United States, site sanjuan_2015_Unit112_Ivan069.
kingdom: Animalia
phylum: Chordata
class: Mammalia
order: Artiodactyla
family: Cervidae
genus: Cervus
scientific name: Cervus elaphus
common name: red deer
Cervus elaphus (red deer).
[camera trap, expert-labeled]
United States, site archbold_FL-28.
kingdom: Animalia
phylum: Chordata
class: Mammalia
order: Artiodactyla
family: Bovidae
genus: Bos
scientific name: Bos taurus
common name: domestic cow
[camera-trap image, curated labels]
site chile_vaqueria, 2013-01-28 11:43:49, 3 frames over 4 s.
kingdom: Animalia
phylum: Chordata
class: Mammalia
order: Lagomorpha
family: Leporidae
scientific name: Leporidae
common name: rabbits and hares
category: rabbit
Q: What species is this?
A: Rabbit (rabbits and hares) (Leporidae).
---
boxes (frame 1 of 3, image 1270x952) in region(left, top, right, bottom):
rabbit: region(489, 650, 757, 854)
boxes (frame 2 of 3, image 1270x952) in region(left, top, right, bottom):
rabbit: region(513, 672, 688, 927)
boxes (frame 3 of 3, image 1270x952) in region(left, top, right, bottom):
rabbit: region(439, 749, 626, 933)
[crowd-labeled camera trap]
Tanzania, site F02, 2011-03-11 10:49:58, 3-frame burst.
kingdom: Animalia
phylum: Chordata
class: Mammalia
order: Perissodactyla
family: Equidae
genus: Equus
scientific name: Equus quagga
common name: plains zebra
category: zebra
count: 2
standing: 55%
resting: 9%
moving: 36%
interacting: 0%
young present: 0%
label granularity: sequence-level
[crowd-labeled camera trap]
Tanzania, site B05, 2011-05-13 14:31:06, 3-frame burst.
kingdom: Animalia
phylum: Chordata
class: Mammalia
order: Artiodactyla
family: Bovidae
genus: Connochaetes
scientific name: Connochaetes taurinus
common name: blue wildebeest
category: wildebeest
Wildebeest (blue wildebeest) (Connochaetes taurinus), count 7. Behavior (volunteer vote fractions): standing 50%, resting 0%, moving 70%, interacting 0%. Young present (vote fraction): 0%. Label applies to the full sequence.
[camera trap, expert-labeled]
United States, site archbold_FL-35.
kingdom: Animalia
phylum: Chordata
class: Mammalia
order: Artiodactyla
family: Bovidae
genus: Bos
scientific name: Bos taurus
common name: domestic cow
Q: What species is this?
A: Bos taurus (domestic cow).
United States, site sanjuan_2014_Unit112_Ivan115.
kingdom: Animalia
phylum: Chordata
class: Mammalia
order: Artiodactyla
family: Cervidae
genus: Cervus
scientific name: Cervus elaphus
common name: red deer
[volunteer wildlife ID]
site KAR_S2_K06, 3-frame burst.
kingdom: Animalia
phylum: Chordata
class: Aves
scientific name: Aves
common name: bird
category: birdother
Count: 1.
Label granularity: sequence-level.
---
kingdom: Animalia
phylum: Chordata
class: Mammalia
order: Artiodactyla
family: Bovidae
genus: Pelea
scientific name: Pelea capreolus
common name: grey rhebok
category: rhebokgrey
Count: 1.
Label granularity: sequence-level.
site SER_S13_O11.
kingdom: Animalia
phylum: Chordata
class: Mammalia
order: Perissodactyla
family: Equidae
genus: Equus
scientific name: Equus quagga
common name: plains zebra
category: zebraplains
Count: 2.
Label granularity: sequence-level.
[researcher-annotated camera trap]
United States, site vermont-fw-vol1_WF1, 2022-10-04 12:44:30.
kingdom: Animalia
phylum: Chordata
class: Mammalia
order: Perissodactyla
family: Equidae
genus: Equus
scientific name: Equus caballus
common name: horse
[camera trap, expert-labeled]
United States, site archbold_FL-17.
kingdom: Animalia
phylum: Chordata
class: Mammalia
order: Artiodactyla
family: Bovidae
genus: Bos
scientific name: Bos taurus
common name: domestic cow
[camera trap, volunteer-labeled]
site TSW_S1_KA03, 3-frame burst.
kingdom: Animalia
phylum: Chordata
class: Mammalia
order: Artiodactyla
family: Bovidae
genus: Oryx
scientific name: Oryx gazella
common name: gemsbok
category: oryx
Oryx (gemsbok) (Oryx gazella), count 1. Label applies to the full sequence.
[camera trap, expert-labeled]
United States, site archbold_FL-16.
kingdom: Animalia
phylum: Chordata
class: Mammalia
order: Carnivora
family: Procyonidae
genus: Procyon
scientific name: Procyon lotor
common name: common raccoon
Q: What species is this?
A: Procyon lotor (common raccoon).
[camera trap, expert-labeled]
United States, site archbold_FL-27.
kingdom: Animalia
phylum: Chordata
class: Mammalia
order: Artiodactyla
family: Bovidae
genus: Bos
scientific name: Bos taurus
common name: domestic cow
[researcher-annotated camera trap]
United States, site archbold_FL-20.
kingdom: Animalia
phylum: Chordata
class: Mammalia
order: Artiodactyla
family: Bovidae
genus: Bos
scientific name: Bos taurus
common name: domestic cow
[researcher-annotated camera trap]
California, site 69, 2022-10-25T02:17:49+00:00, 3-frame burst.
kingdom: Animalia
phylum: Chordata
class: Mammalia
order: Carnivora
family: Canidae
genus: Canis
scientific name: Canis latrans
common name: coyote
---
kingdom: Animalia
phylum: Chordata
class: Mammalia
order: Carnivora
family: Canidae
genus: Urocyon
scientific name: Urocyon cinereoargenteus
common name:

━━━━━━━━━━

Copy out every line from the material above in which the word "United" appears.

United States, site sanjuan_2015_Unit112_Ivan069.
United States, site archbold_FL-28.
United States, site archbold_FL-35.
United States, site sanjuan_2014_Unit112_Ivan115.
United States, site vermont-fw-vol1_WF1, 2022-10-04 12:44:30.
United States, site archbold_FL-17.
United States, site archbold_FL-16.
United States, site archbold_FL-27.
United States, site archbold_FL-20.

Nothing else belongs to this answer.